Google DeepMind's AlphaEvolve system, which uses a large language model (LLM) to rewrite its own algorithms, has produced two game-theory solvers that beat human-designed baselines across most of a standardized test suite. That is the fact every coverage outlet has reported since MarkTechPost picked up the paper again this week. But the paper, submitted to arXiv on February 18, 2026, has a stranger detail buried in its appendix that nobody has led with: one of the discovered algorithms postponed a key learning step until iteration 500. The LLM chose that threshold without being given the evaluation horizon it would eventually align with.
VAD-CFR, short for Volatility-Adaptive Discounted Counterfactual Regret Minimization, matches or surpasses state-of-the-art performance in 10 of 11 games tested, including three-player Kuhn Poker, two-player Leduc Poker, four-card Goofspiel, and five-sided Liars Dice. The sole exception is four-player Kuhn Poker. SHOR-PSRO, the Smoothed Hybrid Optimistic Regret Policy Space Response Oracle, reaches the same bar in 8 of 11 games. Both were discovered by AlphaEvolve, which uses Google's Gemini 2.5 Pro as a mutation operator to rewrite the Python source code of multi-agent learning algorithms, proposing new update rules rather than tuning existing ones.
The 500-iteration threshold appears in the paper's appendix as a design choice the LLM made independently. The evaluation ran to 1,000 iterations. The LLM had no access to that number when it generated the threshold. The paper notes in a footnote that the LLM "generated this threshold without knowledge of the 1,000-iteration evaluation horizon in its prompt context." The algorithm it produced delays policy averaging until iteration 500.
That alignment is not explained in the paper. The researchers ran the algorithm and it worked. The threshold landed where it did. The footnote flags the coincidence. That is the appropriate epistemic posture: a documented result with an open question attached.
The broader AlphaEvolve research program is not new. Google announced in May 2025 that the system had found a matrix multiplication algorithm for 4x4 complex-valued matrices using 48 scalar multiplications, the first improvement over Strassen's 1969 result in 56 years. A scheduling heuristic discovered by AlphaEvolve has been running in Google's production data centers for over a year, recovering 0.7 percent of the company's worldwide compute resources. The kernel optimization that sped up Gemini's architecture by 23 percent, reducing overall training time by 1 percent, is documented in the original AlphaEvolve blog post.

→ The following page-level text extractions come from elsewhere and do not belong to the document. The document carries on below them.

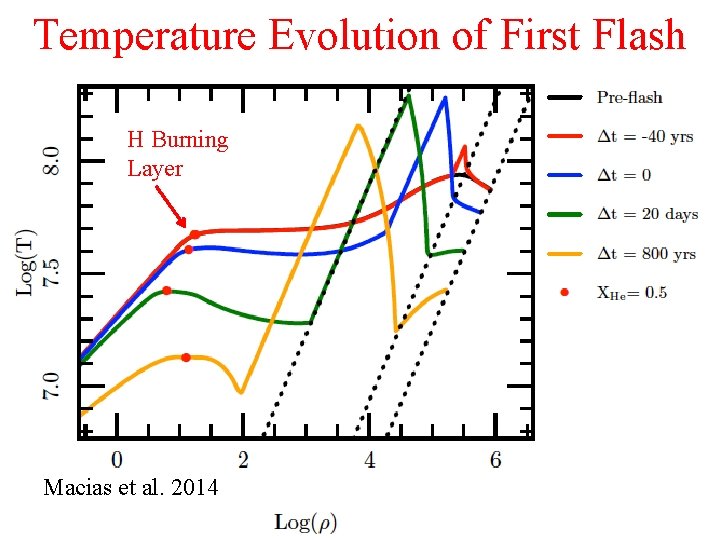 Temperature Evolution of First Flash

H Burning Layer

Pre-flash
$\Delta t$ = -40 yrs
$\Delta t$ = 0
$\Delta t$ = 20 days
$\Delta t$ = 800 yrs
$X_{He}$= 0.5

Log(T)

8.0
7.5
7.0

0
2
4
6

Macias et al. 2014

Log($\rho$)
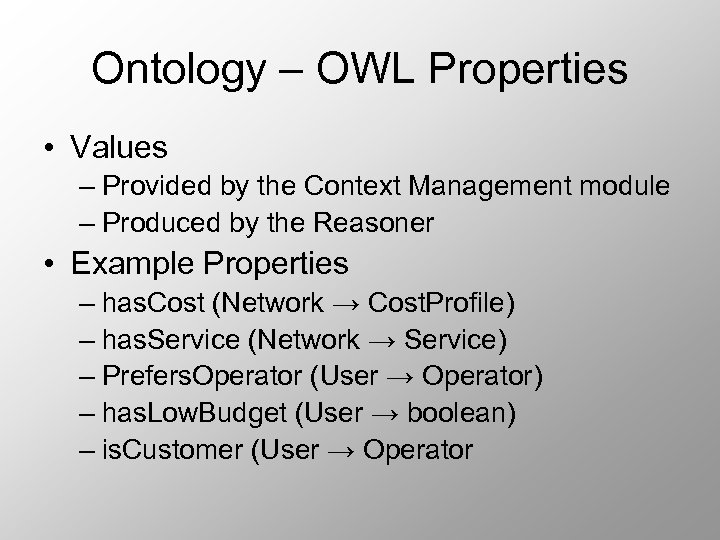 Ontology – OWL Properties

• Values
– Provided by the Context Management module
– Produced by the Reasoner

• Example Properties
– hasCost (Network → CostProfile)
– hasService (Network → Service)
– PrefersOperator (User → Operator)
– hasLowBudget (User → boolean)
– isCustomer (User → Operator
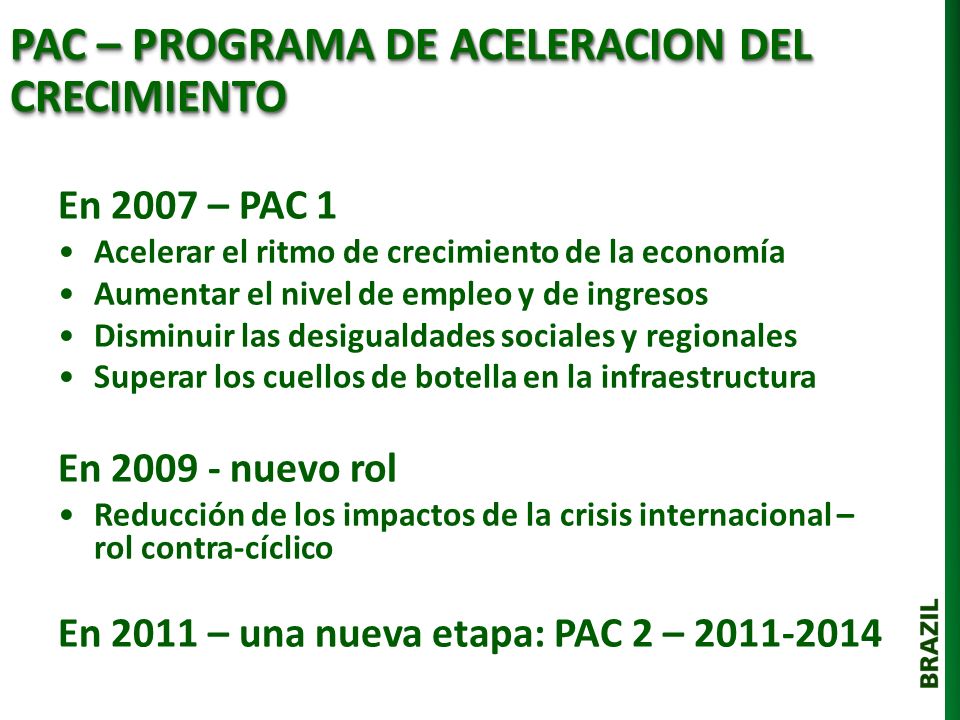 PAC – PROGRAMA DE ACELERACION DEL CRECIMIENTO

En 2007 – PAC 1

• Acelerar el ritmo de crecimiento de la economía
• Aumentar el nivel de empleo y de ingresos
• Disminuir las desigualdades sociales y regionales
• Superar los cuellos de botella en la infraestructura

En 2009 - nuevo rol

• Reducción de los impactos de la crisis internacional – rol contra-cíclico

En 2011 – una nueva etapa: PAC 2 – 2011-2014

BRAZIL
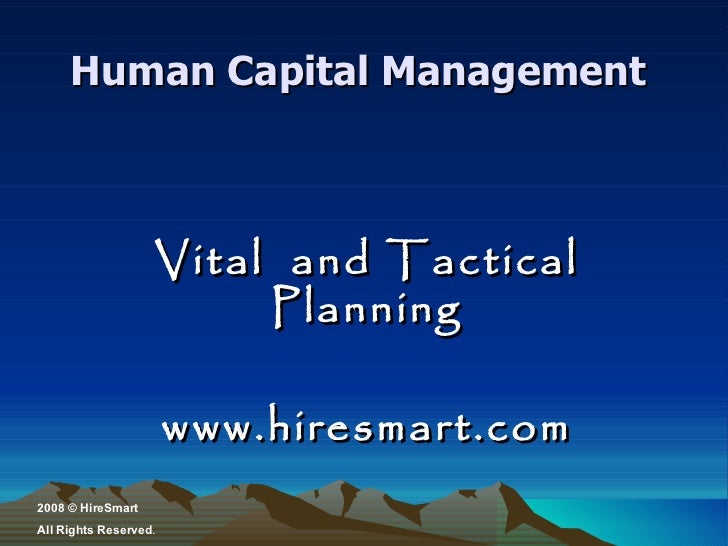 Human Capital Management

Vital and Tactical Planning

www.hiresmart.com

2008 © HireSmart
All Rights Reserved.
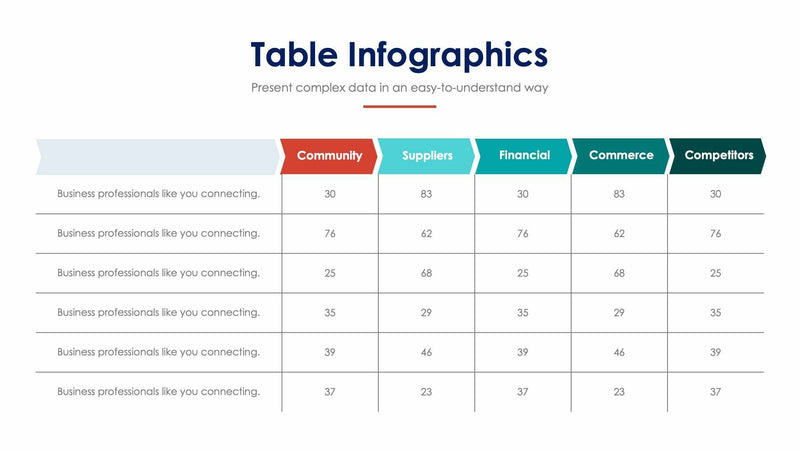 Table Infographics

Present complex data in an easy-to-understand way

| | Community | Suppliers | Financial | Commerce | Competitors |
|---|---|---|---|---|---|
| Business professionals like you connecting. | 30 | 83 | 30 | 83 | 30 |
| Business professionals like you connecting. | 76 | 62 | 76 | 62 | 76 |
| Business professionals like you connecting. | 25 | 68 | 25 | 68 | 25 |
| Business professionals like you connecting. | 35 | 29 | 35 | 29 | 35 |
| Business professionals like you connecting. | 39 | 46 | 39 | 46 | 39 |
| Business professionals like you connecting. | 37 | 23 | 37 | 23 | 37 |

What the February 2026 paper adds is a harder test domain. Game-theoretic strategy in imperfect-information games is not a toy problem. The 11-game evaluation suite includes games where players hold private information, where every decision depends on what others might do, and where the optimal strategy cannot be computed directly, only approximated through iterative self-play. CFR, or Counterfactual Regret Minimization, is the foundational algorithm family for this class of problems — it underpins poker AI, auction design, and negotiation systems. Getting a system to improve on it is not a parlor trick.
The paper has four lead authors: Zun Li, John Schultz, Daniel Hennes, and Marc Lanctot, all Google DeepMind. Sixteen additional co-authors appear on the full author list, including Matej Balog and Pushmeet Kohli. The paper was submitted to arXiv on February 18, 2026, with a second version February 21. It has not yet been peer reviewed.
The story is not that a lab published a paper. The story is that a large language model, asked to design a better learning algorithm, produced a design with a threshold in it that aligned with an evaluation horizon it was never shown. Whether that alignment is meaningful or coincidental is a question the paper does not answer. The appropriate journalistic response is to report the result, note the open question, and stop there.
The practical upshot is that AlphaEvolve is not a one-trick matrix multiplier. It is a general algorithm design tool that has now produced competitive results in two distinct domains: numerical computation and multi-agent game strategy.